**Task item**: Take the records below and retype them line by line, from the first line through the one containing "common name: springbok"; stop there.

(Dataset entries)
━━━━━━━━━━

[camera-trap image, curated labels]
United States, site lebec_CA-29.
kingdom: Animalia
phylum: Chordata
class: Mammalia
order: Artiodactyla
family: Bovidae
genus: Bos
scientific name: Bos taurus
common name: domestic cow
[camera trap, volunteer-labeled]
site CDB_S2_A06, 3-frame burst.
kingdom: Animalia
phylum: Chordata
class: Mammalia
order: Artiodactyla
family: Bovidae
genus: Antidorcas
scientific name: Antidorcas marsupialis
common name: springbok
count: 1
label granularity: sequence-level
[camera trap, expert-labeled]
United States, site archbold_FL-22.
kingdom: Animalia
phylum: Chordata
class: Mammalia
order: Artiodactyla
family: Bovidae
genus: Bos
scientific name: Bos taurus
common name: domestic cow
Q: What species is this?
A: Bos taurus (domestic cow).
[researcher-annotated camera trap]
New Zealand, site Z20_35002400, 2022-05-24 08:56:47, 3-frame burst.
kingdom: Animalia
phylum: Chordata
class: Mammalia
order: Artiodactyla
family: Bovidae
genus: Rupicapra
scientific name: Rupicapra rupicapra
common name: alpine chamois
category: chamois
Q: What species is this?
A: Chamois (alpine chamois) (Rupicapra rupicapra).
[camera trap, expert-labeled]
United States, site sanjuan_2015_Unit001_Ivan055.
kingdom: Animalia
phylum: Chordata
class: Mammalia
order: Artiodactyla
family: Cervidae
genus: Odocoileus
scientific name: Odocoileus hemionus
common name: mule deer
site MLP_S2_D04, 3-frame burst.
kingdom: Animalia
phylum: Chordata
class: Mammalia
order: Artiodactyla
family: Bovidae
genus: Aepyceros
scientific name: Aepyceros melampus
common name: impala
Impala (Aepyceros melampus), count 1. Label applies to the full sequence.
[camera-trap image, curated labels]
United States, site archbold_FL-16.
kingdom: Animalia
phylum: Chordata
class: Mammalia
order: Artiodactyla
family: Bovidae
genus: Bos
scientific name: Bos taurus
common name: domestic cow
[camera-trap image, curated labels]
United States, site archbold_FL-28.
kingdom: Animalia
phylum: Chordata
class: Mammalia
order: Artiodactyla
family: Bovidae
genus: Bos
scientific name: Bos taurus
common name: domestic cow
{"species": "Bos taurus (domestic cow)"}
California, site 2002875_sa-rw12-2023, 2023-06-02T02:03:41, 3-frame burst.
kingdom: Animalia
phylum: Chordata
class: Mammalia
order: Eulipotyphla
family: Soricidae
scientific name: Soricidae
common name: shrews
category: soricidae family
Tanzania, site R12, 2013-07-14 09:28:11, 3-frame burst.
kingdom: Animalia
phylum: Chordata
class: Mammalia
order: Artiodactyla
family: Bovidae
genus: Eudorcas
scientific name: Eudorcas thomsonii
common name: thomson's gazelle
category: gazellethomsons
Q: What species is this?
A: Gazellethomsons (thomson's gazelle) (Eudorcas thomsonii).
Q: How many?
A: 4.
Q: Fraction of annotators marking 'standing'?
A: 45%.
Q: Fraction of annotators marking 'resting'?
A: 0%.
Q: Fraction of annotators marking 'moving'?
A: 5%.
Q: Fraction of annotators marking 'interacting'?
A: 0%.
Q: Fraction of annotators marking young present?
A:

━━━━━━━━━━

**Solution**:
[camera-trap image, curated labels]
United States, site lebec_CA-29.
kingdom: Animalia
phylum: Chordata
class: Mammalia
order: Artiodactyla
family: Bovidae
genus: Bos
scientific name: Bos taurus
common name: domestic cow
[camera trap, volunteer-labeled]
site CDB_S2_A06, 3-frame burst.
kingdom: Animalia
phylum: Chordata
class: Mammalia
order: Artiodactyla
family: Bovidae
genus: Antidorcas
scientific name: Antidorcas marsupialis
common name: springbok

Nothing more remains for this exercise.